What you will do ->
All entries must be given again exactly as written.

Materials provided ->
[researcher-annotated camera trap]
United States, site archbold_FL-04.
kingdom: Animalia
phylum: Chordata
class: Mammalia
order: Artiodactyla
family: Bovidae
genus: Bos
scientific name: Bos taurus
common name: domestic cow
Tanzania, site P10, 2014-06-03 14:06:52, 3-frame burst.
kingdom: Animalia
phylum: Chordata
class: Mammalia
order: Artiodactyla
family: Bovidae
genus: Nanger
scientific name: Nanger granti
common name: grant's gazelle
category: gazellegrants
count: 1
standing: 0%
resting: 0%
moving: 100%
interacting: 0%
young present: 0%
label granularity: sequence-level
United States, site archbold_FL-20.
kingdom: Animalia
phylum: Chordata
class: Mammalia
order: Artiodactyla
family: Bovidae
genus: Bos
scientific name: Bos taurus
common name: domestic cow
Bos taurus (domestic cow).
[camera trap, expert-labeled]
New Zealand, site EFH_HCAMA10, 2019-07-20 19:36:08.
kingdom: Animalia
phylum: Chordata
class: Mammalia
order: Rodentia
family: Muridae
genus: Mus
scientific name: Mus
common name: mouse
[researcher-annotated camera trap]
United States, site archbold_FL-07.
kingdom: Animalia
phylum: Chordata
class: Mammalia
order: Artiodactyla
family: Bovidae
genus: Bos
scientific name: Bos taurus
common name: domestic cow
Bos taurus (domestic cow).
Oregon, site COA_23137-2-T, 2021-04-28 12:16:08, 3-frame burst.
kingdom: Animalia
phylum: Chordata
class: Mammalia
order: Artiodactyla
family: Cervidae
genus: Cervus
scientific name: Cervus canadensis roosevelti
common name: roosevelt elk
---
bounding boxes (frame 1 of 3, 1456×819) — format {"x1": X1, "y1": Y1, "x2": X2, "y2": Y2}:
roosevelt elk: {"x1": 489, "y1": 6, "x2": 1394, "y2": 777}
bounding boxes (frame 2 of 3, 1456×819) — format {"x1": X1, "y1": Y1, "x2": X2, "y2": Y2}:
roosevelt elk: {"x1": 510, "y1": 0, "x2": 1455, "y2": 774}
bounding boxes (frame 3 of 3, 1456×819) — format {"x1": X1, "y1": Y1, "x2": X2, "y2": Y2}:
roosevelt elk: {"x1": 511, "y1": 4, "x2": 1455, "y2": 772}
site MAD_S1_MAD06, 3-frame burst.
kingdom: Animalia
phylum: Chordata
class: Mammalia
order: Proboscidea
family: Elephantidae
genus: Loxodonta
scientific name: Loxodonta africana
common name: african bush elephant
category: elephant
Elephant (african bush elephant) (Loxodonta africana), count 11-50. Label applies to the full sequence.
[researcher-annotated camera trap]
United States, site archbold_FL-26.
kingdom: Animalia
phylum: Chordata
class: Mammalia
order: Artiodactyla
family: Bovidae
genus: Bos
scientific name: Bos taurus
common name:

Answer space ->
[researcher-annotated camera trap]
United States, site archbold_FL-04.
kingdom: Animalia
phylum: Chordata
class: Mammalia
order: Artiodactyla
family: Bovidae
genus: Bos
scientific name: Bos taurus
common name: domestic cow
Tanzania, site P10, 2014-06-03 14:06:52, 3-frame burst.
kingdom: Animalia
phylum: Chordata
class: Mammalia
order: Artiodactyla
family: Bovidae
genus: Nanger
scientific name: Nanger granti
common name: grant's gazelle
category: gazellegrants
count: 1
standing: 0%
resting: 0%
moving: 100%
interacting: 0%
young present: 0%
label granularity: sequence-level
United States, site archbold_FL-20.
kingdom: Animalia
phylum: Chordata
class: Mammalia
order: Artiodactyla
family: Bovidae
genus: Bos
scientific name: Bos taurus
common name: domestic cow
Bos taurus (domestic cow).
[camera trap, expert-labeled]
New Zealand, site EFH_HCAMA10, 2019-07-20 19:36:08.
kingdom: Animalia
phylum: Chordata
class: Mammalia
order: Rodentia
family: Muridae
genus: Mus
scientific name: Mus
common name: mouse
[researcher-annotated camera trap]
United States, site archbold_FL-07.
kingdom: Animalia
phylum: Chordata
class: Mammalia
order: Artiodactyla
family: Bovidae
genus: Bos
scientific name: Bos taurus
common name: domestic cow
Bos taurus (domestic cow).
Oregon, site COA_23137-2-T, 2021-04-28 12:16:08, 3-frame burst.
kingdom: Animalia
phylum: Chordata
class: Mammalia
order: Artiodactyla
family: Cervidae
genus: Cervus
scientific name: Cervus canadensis roosevelti
common name: roosevelt elk
---
bounding boxes (frame 1 of 3, 1456×819) — format {"x1": X1, "y1": Y1, "x2": X2, "y2": Y2}:
roosevelt elk: {"x1": 489, "y1": 6, "x2": 1394, "y2": 777}
bounding boxes (frame 2 of 3, 1456×819) — format {"x1": X1, "y1": Y1, "x2": X2, "y2": Y2}:
roosevelt elk: {"x1": 510, "y1": 0, "x2": 1455, "y2": 774}
bounding boxes (frame 3 of 3, 1456×819) — format {"x1": X1, "y1": Y1, "x2": X2, "y2": Y2}:
roosevelt elk: {"x1": 511, "y1": 4, "x2": 1455, "y2": 772}
site MAD_S1_MAD06, 3-frame burst.
kingdom: Animalia
phylum: Chordata
class: Mammalia
order: Proboscidea
family: Elephantidae
genus: Loxodonta
scientific name: Loxodonta africana
common name: african bush elephant
category: elephant
Elephant (african bush elephant) (Loxodonta africana), count 11-50. Label applies to the full sequence.
[researcher-annotated camera trap]
United States, site archbold_FL-26.
kingdom: Animalia
phylum: Chordata
class: Mammalia
order: Artiodactyla
family: Bovidae
genus: Bos
scientific name: Bos taurus
common name:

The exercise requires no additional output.